Ao abordar a relação entre magistrados e opinião pública, Cármen Lúcia afirmou que o objetivo do Judiciário não deve ser agradar os cidadãos, mas garantir que suas decisões sejam reconhecidas como legítimas e tomadas dentro dos limites da Constituição e das leis.
“Precisamos estruturar um poder no qual a sociedade confie. Não quero que ela goste, porque é claro que quem perde uma causa não gosta da decisão, menos ainda de quem a proclamou”, disse Cármen Lúcia, ministra do Supremo Tribunal Federal.
Para a ministra, a legitimidade da Justiça está diretamente ligada à percepção de imparcialidade e respeito às normas jurídicas.
“O importante é que a pessoa saiba que eu agi de maneira correta de acordo com a lei e que o único compromisso foi cumprir o que eu jurei cumprir quando tomei posse há 20 anos no STF: a Constituição, as leis da República”, completou.
O que está em discussão no novo Código de Ética
As declarações da ministra ocorrem paralelamente aos trabalhos de elaboração de um Código de Ética para os integrantes do Supremo.
A criação do documento foi definida como uma das prioridades da gestão do ministro Edson Fachin e tem como relatora justamente Cármen Lúcia.
Embora ainda esteja em fase de elaboração, a proposta busca estabelecer parâmetros mais claros sobre a conduta dos ministros em situações que possam gerar dúvidas sobre independência, imparcialidade ou conflitos de interesse.
Entre os temas analisados estão a participação de ministros em eventos patrocinados por empresas que possuem processos em tramitação no Supremo, a realização de palestras remuneradas e a atuação de familiares em escritórios de advocacia que mantêm causas perante a Corte.
O objetivo é criar critérios objetivos para situações que hoje são disciplinadas principalmente por regras gerais da magistratura e por interpretações internas do tribunal.
Por que o debate ganhou força
A discussão sobre a necessidade de um Código de Ética específico para o STF ganhou impulso após episódios recentes envolvendo investigações ligadas ao Banco Master.
O caso gerou repercussão política e jurídica ao envolver referências a integrantes da Corte em apurações conduzidas pelas autoridades.
Em meio às investigações, o ministro Alexandre de Moraes declarou publicamente que nunca manteve contatos com o banqueiro Daniel Vorcaro, alvo da Operação Compliance Zero.
Paralelamente, o ministro Dias Toffoli decidiu se afastar da relatoria de um inquérito relacionado a supostas fraudes envolvendo a instituição financeira.

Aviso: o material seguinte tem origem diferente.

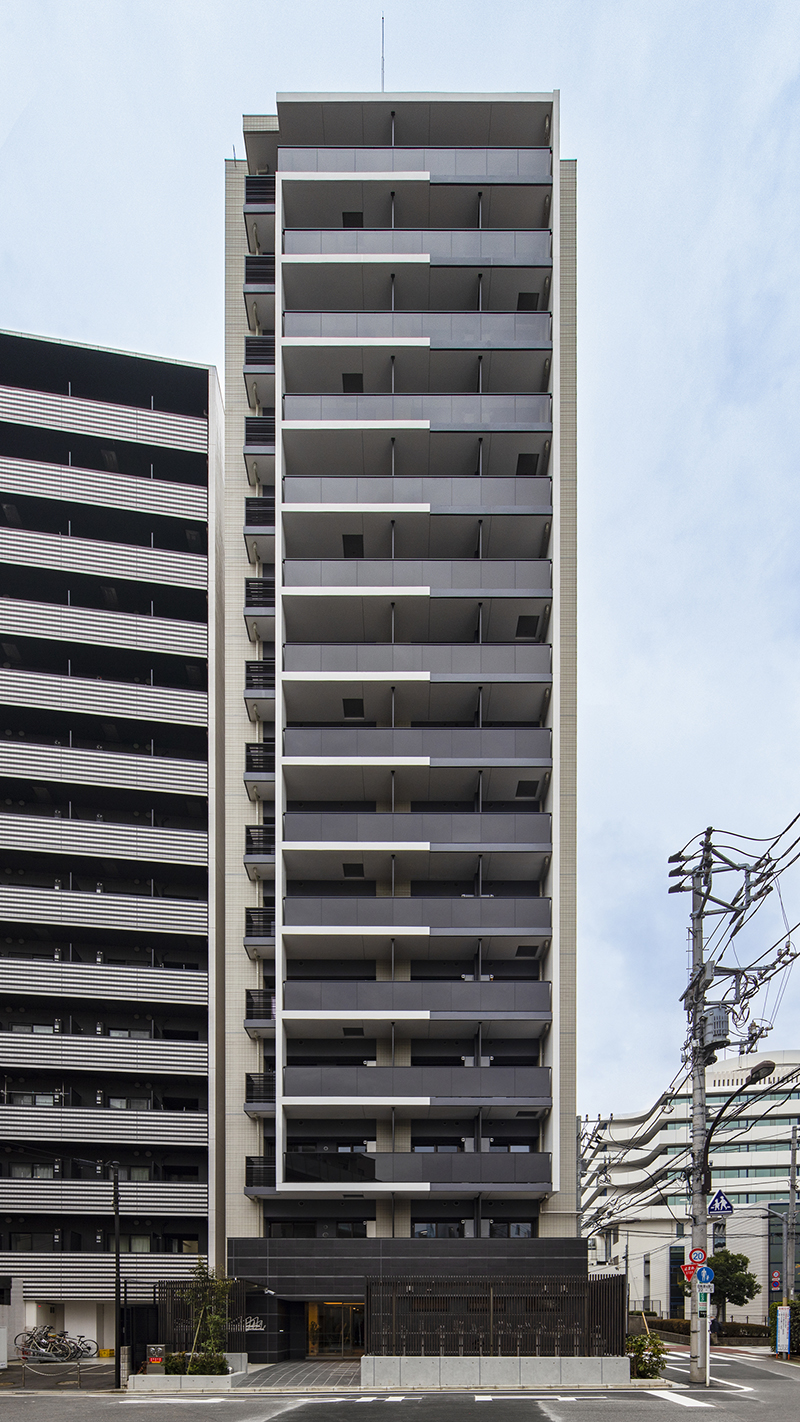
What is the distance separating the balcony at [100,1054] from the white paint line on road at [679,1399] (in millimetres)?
25770

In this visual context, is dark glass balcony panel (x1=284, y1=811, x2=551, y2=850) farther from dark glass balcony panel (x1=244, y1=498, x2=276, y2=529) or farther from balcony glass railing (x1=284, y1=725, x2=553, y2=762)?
dark glass balcony panel (x1=244, y1=498, x2=276, y2=529)

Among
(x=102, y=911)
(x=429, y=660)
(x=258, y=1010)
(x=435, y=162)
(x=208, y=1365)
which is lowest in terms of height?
(x=208, y=1365)

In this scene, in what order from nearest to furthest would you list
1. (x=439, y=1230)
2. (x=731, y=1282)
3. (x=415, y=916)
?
(x=415, y=916), (x=439, y=1230), (x=731, y=1282)

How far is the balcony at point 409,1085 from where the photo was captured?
4459cm

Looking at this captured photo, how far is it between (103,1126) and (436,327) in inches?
1400

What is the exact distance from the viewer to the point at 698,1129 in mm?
35719

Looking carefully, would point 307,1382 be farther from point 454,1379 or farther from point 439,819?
point 439,819

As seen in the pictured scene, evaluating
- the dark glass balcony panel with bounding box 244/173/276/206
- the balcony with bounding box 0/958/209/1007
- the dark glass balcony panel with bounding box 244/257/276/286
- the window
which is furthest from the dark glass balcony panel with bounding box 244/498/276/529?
the window

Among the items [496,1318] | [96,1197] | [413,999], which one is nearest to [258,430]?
[413,999]

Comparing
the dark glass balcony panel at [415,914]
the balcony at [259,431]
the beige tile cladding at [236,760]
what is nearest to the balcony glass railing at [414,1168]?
the beige tile cladding at [236,760]

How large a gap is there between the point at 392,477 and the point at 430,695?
8.72 metres

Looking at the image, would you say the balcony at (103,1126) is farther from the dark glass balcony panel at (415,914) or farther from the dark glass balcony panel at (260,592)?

O afastamento ocorreu depois da divulgação de relatórios policiais que apontaram irregularidades em um fundo de investimento ligado ao banco. O fundo havia adquirido cotas de um empreendimento turístico do qual Toffoli é sócio.
Embora não exista qualquer acusação formal contra o ministro, o episódio ampliou o debate sobre transparência, impedimentos e potenciais conflitos de interesse dentro da Corte.
O que é conflito de interesse no serviço público
Conflito de interesse é uma situação em que interesses privados podem interferir, ou aparentar interferir, no exercício imparcial de uma função pública.
No caso do Judiciário, o tema ganha relevância porque a confiança social depende da percepção de independência dos magistrados.
Mesmo quando não existe irregularidade, situações que geram dúvida sobre a neutralidade de um julgador costumam ser analisadas com cautela pelas instituições.
Por isso, grande parte dos códigos de ética adotados por tribunais ao redor do mundo estabelece regras específicas sobre relacionamento com partes interessadas, participação em eventos privados e recebimento de benefícios.
As divergências dentro do Supremo
Apesar do apoio de parte dos ministros à criação do novo código, o tema ainda provoca divergências internas.
O próprio presidente do STF, ministro Edson Fachin, reconheceu recentemente que existem diferentes posições sobre o conteúdo das futuras regras e sobre o melhor momento para sua aprovação.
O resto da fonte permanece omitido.